About profiling via Edge

Data profiling creates a summary of a data source that is registered with Data Catalog. The summary mainly contains statistics and graphics to give the user an idea what the registered data is about.

After registering a data source via Edge and synchronizing a schema using an Edge site that also has a JDBC profiling capability, you can profile and classify the metadata. The Edge site then initiates the profiling and classification process and sends the results to Collibra Data Intelligence Cloud.

Note Collibra Data Intelligence Cloud only has access to synchronized metadata, anonymized profiling results and classification suggestions, but not actual data from your data source.

Limitations

Profiling via Edge has the following limitations:

Profiling options

Before you create a data profile of registered metadata, you have to indicate whether you want to profile everything or only a sample. You can also enable an option to automatically profile and classify synchronized metadata.

Option Description
Automatically run when a metadata extraction is synchronized

Enable to automatically create a data profile and classify columns every time the synchronization process of one or more schemas finishes.

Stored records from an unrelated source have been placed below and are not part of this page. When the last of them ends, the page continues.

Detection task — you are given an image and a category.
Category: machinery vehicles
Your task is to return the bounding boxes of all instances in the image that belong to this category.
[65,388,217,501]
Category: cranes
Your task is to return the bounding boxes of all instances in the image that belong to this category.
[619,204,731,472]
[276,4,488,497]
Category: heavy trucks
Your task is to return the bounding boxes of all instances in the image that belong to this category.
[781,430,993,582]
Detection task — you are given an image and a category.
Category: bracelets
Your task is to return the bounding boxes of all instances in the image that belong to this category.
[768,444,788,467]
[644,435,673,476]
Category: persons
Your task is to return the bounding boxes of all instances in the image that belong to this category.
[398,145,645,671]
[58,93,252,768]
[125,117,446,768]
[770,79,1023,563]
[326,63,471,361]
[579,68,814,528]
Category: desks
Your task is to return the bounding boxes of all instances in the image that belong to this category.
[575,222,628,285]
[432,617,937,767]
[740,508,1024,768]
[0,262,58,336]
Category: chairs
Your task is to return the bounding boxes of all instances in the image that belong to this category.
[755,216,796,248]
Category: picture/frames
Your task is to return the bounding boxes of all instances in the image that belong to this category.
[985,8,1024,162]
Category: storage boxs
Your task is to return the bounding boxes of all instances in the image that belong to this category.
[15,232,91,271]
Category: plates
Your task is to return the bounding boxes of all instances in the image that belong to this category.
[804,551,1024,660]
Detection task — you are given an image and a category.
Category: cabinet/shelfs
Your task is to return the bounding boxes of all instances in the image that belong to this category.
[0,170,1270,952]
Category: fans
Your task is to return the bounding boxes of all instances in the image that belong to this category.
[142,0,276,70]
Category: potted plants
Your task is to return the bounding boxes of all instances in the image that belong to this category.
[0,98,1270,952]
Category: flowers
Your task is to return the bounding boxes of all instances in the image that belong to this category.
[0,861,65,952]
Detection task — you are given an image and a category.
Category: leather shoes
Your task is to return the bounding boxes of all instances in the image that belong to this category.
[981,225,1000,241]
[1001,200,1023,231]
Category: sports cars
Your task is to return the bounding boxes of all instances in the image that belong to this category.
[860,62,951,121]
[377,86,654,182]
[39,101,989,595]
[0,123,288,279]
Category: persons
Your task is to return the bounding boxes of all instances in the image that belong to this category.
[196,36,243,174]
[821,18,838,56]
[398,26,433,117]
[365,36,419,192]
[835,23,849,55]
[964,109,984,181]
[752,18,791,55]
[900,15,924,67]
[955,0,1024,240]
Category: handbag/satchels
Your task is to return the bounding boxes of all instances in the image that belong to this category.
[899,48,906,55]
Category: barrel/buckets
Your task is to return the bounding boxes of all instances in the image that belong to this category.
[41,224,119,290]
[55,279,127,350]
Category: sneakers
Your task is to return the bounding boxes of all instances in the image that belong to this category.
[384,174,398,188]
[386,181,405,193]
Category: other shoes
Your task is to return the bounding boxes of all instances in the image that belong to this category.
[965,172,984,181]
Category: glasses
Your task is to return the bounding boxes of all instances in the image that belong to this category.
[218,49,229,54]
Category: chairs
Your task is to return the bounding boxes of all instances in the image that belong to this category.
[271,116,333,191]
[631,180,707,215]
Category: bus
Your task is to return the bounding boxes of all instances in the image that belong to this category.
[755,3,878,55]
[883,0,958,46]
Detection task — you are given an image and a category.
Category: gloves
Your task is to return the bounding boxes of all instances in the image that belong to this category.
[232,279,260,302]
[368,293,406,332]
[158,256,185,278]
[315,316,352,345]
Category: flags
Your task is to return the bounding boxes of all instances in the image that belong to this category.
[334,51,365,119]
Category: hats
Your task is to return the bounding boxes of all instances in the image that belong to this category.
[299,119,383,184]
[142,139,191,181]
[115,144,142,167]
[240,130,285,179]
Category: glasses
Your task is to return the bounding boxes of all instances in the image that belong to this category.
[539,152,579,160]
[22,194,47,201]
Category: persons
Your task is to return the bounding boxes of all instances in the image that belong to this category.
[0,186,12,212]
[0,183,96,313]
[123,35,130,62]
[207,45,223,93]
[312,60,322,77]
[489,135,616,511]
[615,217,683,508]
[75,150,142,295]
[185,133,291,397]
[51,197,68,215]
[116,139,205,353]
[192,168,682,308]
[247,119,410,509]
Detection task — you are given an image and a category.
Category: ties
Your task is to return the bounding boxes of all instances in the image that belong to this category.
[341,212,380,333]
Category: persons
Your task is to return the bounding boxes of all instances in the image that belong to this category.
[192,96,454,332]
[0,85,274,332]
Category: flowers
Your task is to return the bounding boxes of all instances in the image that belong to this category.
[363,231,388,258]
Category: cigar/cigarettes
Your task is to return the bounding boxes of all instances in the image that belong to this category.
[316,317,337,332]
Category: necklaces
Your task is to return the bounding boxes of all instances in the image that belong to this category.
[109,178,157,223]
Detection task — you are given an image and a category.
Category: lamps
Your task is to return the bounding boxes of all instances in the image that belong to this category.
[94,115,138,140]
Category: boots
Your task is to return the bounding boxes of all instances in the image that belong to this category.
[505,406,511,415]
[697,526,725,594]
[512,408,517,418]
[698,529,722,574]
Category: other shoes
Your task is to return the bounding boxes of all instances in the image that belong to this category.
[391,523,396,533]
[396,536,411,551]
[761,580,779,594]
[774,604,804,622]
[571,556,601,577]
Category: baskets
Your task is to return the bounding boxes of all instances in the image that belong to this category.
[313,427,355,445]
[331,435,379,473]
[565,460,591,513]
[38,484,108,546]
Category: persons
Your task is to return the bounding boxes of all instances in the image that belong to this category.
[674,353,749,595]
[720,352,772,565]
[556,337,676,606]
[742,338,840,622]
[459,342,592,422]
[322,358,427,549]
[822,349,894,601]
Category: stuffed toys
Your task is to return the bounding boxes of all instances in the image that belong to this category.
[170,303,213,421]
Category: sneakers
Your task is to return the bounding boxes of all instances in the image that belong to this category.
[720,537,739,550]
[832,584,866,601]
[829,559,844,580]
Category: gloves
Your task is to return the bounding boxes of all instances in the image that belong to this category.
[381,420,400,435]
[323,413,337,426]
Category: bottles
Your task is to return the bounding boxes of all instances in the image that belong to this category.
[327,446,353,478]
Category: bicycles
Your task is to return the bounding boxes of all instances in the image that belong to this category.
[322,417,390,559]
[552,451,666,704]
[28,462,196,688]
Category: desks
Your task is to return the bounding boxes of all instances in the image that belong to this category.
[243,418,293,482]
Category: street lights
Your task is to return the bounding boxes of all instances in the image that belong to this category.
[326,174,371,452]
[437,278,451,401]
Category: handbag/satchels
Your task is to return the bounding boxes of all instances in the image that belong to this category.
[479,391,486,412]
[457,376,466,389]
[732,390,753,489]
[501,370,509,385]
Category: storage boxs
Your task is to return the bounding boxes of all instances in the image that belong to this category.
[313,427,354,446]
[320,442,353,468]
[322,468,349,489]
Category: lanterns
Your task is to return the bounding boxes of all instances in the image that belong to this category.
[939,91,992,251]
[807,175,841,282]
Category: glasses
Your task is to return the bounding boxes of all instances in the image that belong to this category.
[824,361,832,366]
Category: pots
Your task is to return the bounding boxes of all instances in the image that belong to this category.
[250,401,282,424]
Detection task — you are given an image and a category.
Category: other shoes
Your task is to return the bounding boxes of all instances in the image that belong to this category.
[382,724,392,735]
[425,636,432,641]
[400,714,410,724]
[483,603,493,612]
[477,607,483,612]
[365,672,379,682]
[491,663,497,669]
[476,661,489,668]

This may take a long time. You can also add a schedule to profile and classify at regular intervals.

Full scan Select to profile and classify based on all synchronized metadata.
Partial scan

Select to profile and classify based on a sample of the synchronized metadata. When you select Partial scan, you can enter the maximum number of rows that you want to use for profiling and classification. By default, the maximum number of rows is 20000.

Tip Edge uses push down sampling to create a random sample of the metadata. This option is only available for data sources that support push down sampling.

Settings

Before you can profile via Edge, you have to configure the following settings in the Services Configuration section of the Collibra settings or in Collibra Console.

Section Setting Description
Register a data source

Database registration via Edge

An option to enable database registration via Edge.

  • True: Register a data source via Edge.
  • False: Register a data source via Jobserver only.

Note Enabling data source registration via Edge does not prevent you from registering a data source via Jobserver as well.

Data profiling

Anonymize data

This setting is no longer relevant. All profiled data is automatically anonymized.

Data profiling

Database profiling via Edge

An option to enable profiling and classifying synchronized metadata via Edge instead of Jobserver.

  • True: Profiling and classify via Edge.
  • False: Profile via Jobserver and classify via the Data Classification Platform.

Note You can only enable Database profiling via Edge if you also enabled Database registration via Edge.

Cloud Data Classification configuration

Enable data classification Ensure the Enable data classification option in Cloud Data Classification configuration is set to false.
If the Enable data classification option in Cloud Data Classification Configuration is set to true, the Classify button is available on Column and Table asset pages. This button allows you to classify data via the Data Classification Platform, However, when using profiling and classification via Edge, you no longer need the Data Classification Platform.